O novo Presidente “Fatshi”, nome pelo qual é conhecido pelos próximos, ocupa o lugar do chefe de Estado cessante, Joseph Kabila, 47 anos, que liderou durante 18 anos o maior país da África subsaariana.

Os dois homens entram na história como os actores da primeira transição sem violência nem derramamento de sangue na história congolesa.

Presidentes ausentes da tomada de posse

Vários chefes de Estado foram convidados para a cerimónia de tomada de posse de Tshisekedi, porém o Presidente do Quénia, Kenya Uhuru Kenyatta, foi o único a marcar presença. O resto dos países fez-se representar por vice-presidentes ou chefes da diplomacia.

Angola enviou o ministro das Relações Exteriores, Manuel Augusto, e Moçambique, que foi o primeiro país a saudar Tshisekedi, mesmo antes do Tribunal Constitucional ter proclamado os resultados oficiais, não enviou ninguém.

Partilha de Poder

O partido de Joseph Kabila continua em maioria na Assembleia Nacional, com 337 dos 500 assentos parlamentares, a Assembleia cujos trabalhos devem arrancar na próxima segunda-feira.

É desta maioria que Tshisekedi deve escolher o novo primeiro-ministro.
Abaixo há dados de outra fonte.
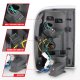 ANZ LED Taillights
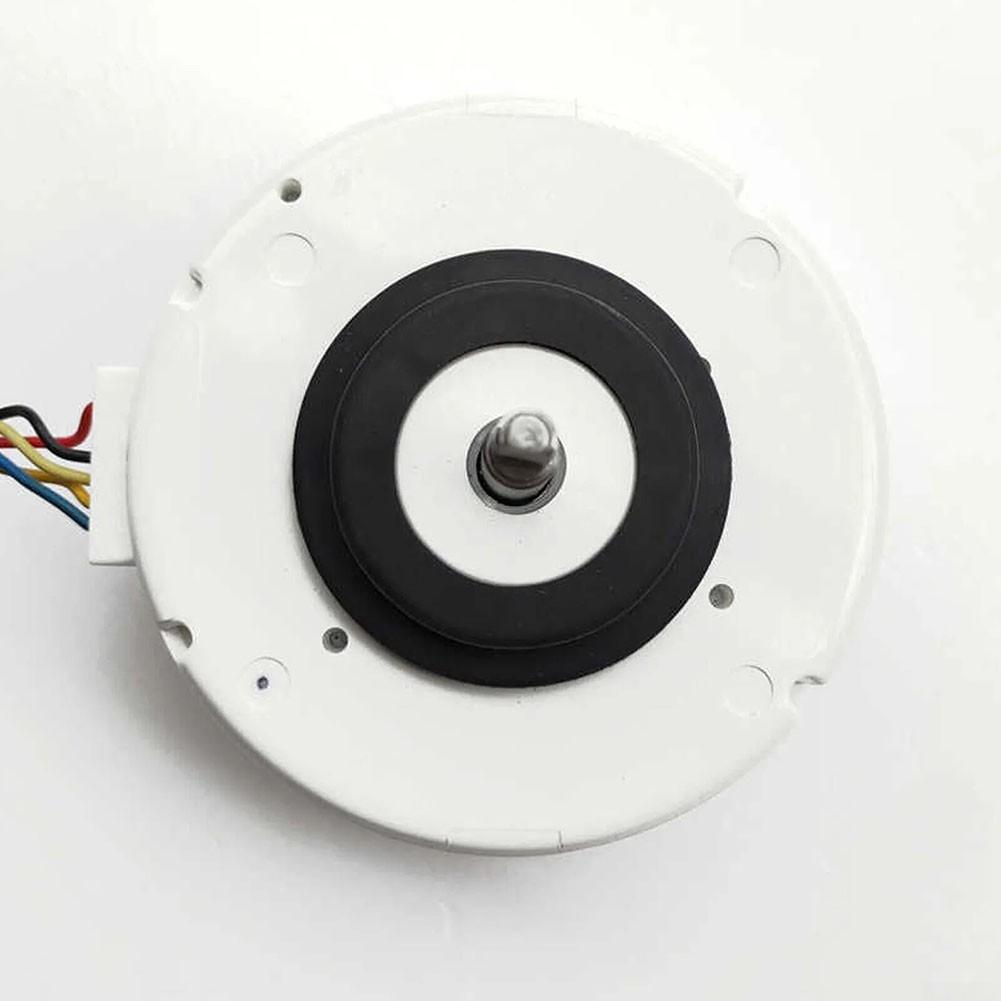 3-Phase Electric Wind Turbine Generator DIY Brushless Power Motor AC/DC9V-72V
Os nomes de Néhémie Mwilanya Wilondjae  Albert Yuma circularam, esta semana, na imprensa congolesa.

Ontem, numa mensagem de despedida, o Presidente cessante Kabila encorajou os “líderes políticos” a privilegiar uma “coligação de coabitação”.

De acordo com um documento a que a AFP teve acesso, os pró-Tshisekedi e os pró-Kabila assinaram um acordo político de partilha de poder. O documento prevê que os ministérios dos Negócios Estrangeiros, Defesa e Interior, devem sair da família do Presidente eleito.

Fayulu denuncia “golpe de Estado”

O opositor Martin Fayulu denunciou um “golpe eleitoral” orquestrado por Kabila com a cumplicidade de Félix Tshisekedi. Martin Fayulu reivindica vitória com 60% dos votos e autoproclama-se presidente legitimamente eleito.

A aliada, Eve Bazaiba do Movimento de Libertação do Congo -MLC- já recusou um governo de união nacional com os dois dirigentes.

O novo executivo assume a direcção de um país rico em minerais, mas onde dois terços dos 80 milhões de habitantes sobrevivem com menos de dois dólares por dia.